Puis, je me glisse entre les arbres. Cette forêt n’est pas bien grande ni très sauvage, presque banale, mais je sais qu’elle cache bien des surprises, alors je reste aux aguets. La pluie de la veille a assoupli les feuilles mortes qui étouffent le son de mes pas. Mes yeux s’habituent doucement à l’obscurité du sous-bois. Pas question d’allumer une lampe!
. Les glands, une fois au sol, sont souvent percés, grignotés de l’intérieur par des larves d’insectes. Adobe Stock (Photo à voir sur site)
Après quelques minutes de marche, un arbre se dresse face à moi, en bordure d’une ancienne pâture formant clairière. Voilà mon compagnon du jour. Je m’approche et pose la main sur l’écorce rude du chêne, incrustée de mousses et de lichens. Bonjour!
- La promesse de l’aube
Je m’installe à son pied: un coussin de feuilles mortes pour m’asseoir, un creux du tronc pour m’adosser, une vue dégagée sur la clairière à gauche et le sous-bois à droite. L’aube est un moment précieux où il se passe toujours quelque chose, je ne veux pas en rater une miette. Deux chauves-souris slaloment entre les branches du chêne et de ses voisins. Elles vont sans doute bientôt regagner leur gîte d’hiver. L’air est frais, humide et odorant.
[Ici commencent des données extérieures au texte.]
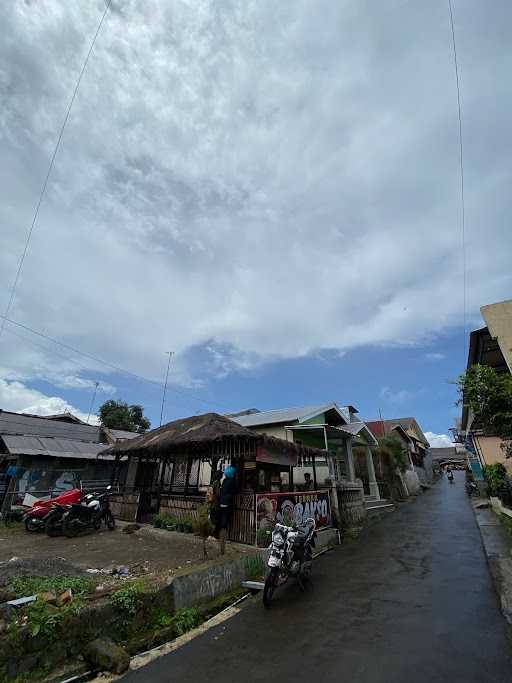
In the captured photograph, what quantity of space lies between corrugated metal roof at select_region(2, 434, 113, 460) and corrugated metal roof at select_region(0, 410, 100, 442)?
2180mm

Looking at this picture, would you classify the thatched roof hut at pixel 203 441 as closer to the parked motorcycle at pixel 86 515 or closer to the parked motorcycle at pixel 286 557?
the parked motorcycle at pixel 86 515

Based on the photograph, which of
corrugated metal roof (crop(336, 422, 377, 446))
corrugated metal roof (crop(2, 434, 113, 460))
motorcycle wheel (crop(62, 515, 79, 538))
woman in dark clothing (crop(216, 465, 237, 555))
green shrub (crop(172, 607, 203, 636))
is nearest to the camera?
green shrub (crop(172, 607, 203, 636))

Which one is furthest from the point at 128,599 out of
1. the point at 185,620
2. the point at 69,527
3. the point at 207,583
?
the point at 69,527

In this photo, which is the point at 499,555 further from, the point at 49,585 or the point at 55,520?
the point at 55,520

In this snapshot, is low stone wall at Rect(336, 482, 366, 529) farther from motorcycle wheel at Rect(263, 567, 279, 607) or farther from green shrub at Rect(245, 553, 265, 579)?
motorcycle wheel at Rect(263, 567, 279, 607)

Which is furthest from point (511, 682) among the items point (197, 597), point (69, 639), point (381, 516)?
point (381, 516)

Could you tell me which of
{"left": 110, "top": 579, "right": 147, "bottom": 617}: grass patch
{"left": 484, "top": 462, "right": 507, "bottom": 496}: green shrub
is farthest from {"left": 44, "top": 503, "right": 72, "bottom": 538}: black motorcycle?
{"left": 484, "top": 462, "right": 507, "bottom": 496}: green shrub

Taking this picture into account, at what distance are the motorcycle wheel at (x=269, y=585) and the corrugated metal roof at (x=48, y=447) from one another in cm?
1240

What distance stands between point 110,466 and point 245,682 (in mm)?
16400

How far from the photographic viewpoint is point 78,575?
18.6 ft

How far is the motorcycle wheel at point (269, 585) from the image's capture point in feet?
18.2

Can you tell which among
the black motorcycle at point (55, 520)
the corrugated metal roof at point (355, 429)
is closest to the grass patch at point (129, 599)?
the black motorcycle at point (55, 520)

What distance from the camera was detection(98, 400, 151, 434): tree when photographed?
3406cm

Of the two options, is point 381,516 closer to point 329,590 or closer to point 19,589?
point 329,590
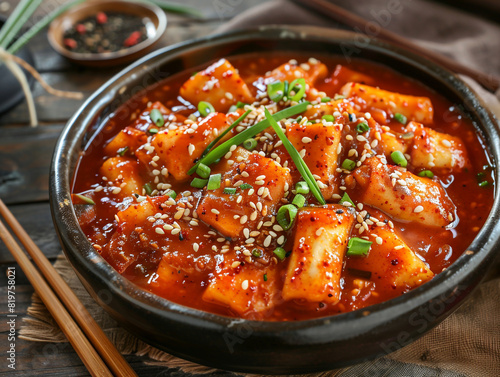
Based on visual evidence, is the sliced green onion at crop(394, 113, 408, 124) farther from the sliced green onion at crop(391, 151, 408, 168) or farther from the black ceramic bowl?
the black ceramic bowl

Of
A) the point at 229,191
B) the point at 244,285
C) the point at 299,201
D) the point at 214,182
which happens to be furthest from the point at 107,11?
the point at 244,285

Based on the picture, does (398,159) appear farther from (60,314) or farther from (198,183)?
(60,314)

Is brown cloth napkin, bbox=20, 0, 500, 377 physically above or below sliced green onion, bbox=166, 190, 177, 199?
below

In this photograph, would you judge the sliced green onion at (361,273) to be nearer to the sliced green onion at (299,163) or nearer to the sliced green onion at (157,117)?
the sliced green onion at (299,163)

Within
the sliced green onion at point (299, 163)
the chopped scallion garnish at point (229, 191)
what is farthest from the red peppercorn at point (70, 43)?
the chopped scallion garnish at point (229, 191)

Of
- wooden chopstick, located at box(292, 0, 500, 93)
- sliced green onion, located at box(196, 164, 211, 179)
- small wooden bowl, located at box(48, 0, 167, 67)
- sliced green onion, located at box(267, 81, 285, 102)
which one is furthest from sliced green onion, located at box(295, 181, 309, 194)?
small wooden bowl, located at box(48, 0, 167, 67)
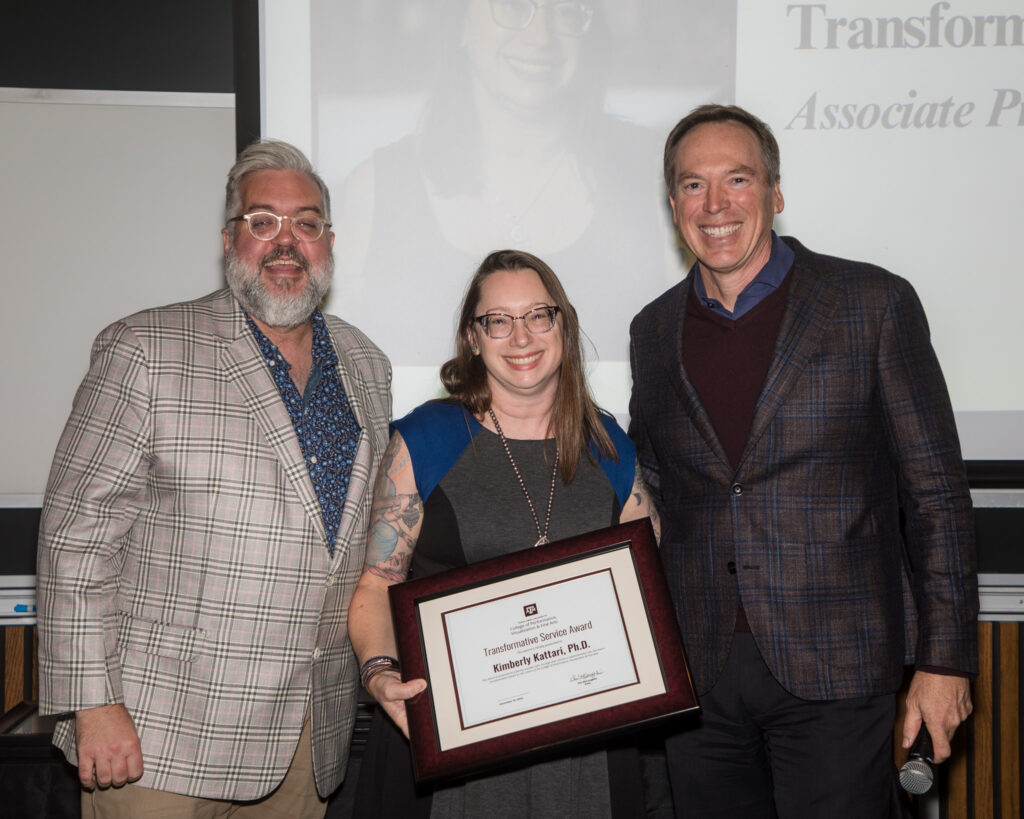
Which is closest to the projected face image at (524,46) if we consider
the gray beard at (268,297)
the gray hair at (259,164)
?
the gray hair at (259,164)

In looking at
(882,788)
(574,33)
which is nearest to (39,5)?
(574,33)

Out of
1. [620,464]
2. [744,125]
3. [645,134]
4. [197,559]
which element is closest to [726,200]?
[744,125]

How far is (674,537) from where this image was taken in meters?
2.05

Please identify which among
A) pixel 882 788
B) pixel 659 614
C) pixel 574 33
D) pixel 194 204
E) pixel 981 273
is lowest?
pixel 882 788

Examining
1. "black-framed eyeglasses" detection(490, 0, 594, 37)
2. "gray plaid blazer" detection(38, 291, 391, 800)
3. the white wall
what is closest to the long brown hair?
"gray plaid blazer" detection(38, 291, 391, 800)

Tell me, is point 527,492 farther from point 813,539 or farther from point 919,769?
point 919,769

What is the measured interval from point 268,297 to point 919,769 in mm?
→ 1738

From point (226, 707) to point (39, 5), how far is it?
2685 millimetres

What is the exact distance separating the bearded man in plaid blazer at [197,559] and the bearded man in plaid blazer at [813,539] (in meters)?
0.85

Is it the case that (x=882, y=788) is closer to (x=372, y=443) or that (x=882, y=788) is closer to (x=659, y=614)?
(x=659, y=614)

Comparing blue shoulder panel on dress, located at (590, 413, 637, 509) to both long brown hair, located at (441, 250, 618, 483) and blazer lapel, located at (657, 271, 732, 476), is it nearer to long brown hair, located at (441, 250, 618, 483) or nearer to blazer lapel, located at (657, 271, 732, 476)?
long brown hair, located at (441, 250, 618, 483)

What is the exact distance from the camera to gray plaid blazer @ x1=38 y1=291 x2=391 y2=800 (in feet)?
5.84

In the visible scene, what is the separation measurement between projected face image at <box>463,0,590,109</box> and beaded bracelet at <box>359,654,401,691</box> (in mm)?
1952

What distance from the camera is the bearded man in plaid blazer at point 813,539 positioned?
1.84 meters
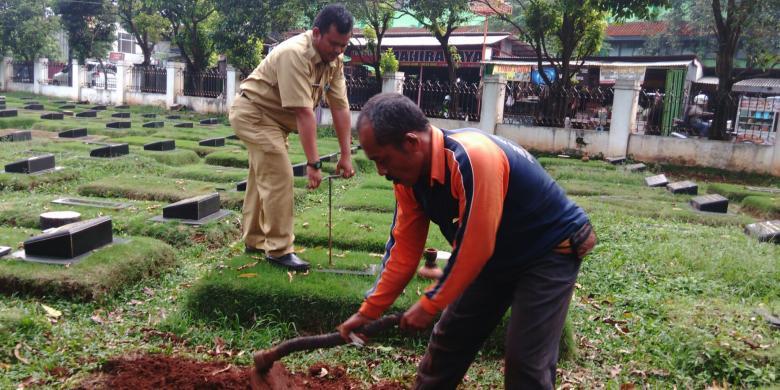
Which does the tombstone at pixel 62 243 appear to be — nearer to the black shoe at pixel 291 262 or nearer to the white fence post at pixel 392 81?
the black shoe at pixel 291 262

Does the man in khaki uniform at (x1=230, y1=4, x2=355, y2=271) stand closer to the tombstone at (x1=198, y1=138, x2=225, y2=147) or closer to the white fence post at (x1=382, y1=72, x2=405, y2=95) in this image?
the tombstone at (x1=198, y1=138, x2=225, y2=147)

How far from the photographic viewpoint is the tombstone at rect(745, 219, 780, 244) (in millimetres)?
6090

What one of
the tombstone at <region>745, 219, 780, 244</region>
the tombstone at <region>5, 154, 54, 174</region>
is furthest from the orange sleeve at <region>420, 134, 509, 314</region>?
the tombstone at <region>5, 154, 54, 174</region>

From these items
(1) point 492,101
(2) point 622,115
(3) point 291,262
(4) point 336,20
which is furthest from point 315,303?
Answer: (1) point 492,101

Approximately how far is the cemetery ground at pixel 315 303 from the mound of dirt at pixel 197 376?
0.06 feet

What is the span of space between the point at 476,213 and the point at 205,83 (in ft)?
66.5

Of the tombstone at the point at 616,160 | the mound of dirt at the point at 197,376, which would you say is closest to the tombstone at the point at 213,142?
the tombstone at the point at 616,160

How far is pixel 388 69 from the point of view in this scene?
16.8m

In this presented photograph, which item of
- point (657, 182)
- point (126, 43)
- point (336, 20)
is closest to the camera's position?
point (336, 20)

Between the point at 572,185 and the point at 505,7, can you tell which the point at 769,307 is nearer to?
the point at 572,185

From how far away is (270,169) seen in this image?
A: 418 cm

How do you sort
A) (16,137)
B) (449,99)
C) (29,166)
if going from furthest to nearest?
(449,99)
(16,137)
(29,166)

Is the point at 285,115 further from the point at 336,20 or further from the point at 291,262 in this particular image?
the point at 291,262

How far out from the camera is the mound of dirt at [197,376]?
9.93 ft
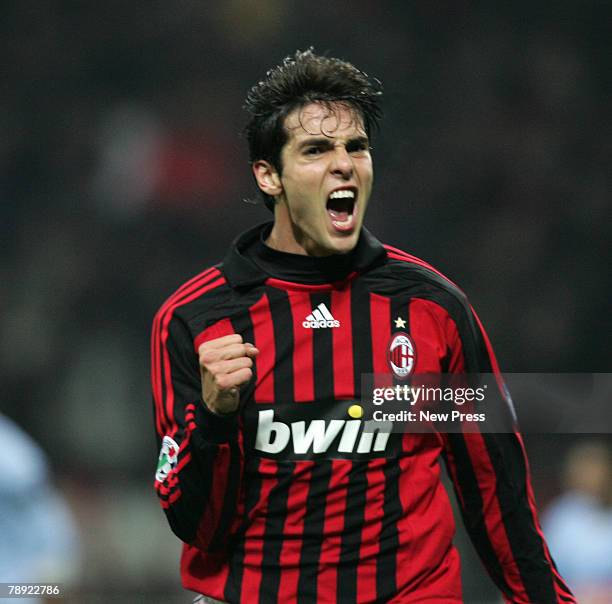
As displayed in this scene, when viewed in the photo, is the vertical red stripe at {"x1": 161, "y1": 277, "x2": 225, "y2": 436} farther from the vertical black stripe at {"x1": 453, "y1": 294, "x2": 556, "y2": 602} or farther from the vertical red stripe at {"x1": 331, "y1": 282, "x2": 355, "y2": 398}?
the vertical black stripe at {"x1": 453, "y1": 294, "x2": 556, "y2": 602}

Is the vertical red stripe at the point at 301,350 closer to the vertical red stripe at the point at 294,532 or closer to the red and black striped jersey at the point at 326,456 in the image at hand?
the red and black striped jersey at the point at 326,456

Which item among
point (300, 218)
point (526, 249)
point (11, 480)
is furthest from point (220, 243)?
point (300, 218)

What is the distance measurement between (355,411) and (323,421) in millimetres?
75

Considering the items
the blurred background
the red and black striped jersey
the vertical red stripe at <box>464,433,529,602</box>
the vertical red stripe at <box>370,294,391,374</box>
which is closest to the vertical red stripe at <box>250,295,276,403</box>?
the red and black striped jersey

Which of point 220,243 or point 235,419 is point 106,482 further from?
point 235,419

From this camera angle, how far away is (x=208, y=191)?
6098mm

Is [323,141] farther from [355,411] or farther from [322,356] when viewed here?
[355,411]

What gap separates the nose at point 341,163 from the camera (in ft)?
8.64

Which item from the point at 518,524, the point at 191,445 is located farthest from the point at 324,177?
the point at 518,524

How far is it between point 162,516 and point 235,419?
285cm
Petit à petit, une lueur apparaît à l’est. Dans le lointain, j’entends les cloches du village. Tiens, ça s’agite au-dessus de ma tête. Hop, un écureuil vient de sauter dans les branches de mon hôte. Il court, s’élance, bondit et en une minute, il a déjà disparu. Le chêne l’a-t-il senti passer? Si c’est le cas, j’espère qu’il n’est pas chatouilleux!
Maintenant que j’y vois plus clair, je peux enfin examiner cet arbre à qui je rends visite. Un tronc fort et droit, des branches de toutes tailles et un nuage de feuilles pour couronner le tout. Il a fière allure! Quel âge a-t-il? Impossible de le savoir sans une enquête approfondie. Alors que j’inspecte son écorce crevassée, quelques gendarmes sans-gênes commencent à m’escalader. Plusieurs dizaines d’entre eux émergent lentement du lierre qui s’agrippe au pied du chêne. Pas d’accouplement ici, s’ils grimpent les uns sur les autres, c’est simplement pour avoir un meilleur accès aux rayons solaires.
. Je suis tiré de ma rêverie par le cri d’un geai des chênes. Adobe Stock (Photo à voir sur site)
Un léger bruit de pas se rapproche et je tends l’oreille. Deux chevreuils apparaissent tranquillement entre un massif de ronces et une aubépine, à une quinzaine de mètres côté sous-bois. Ils ne m’ont pas vu. Il faut dire qu’avec mon pantalon gris écorce, ma veste brune, mon écharpe vert mousse et mon bonnet couleur feuille morte, je me fonds dans le décor. Les nouveaux venus fouillent la litière du bout du museau. Soudain, ils lèvent la tête à l’unisson. Mince, ont-ils senti mon odeur? Peu probable, le vent vient dans ma direction. Ils s’éloignent tout de même d’un pas vif.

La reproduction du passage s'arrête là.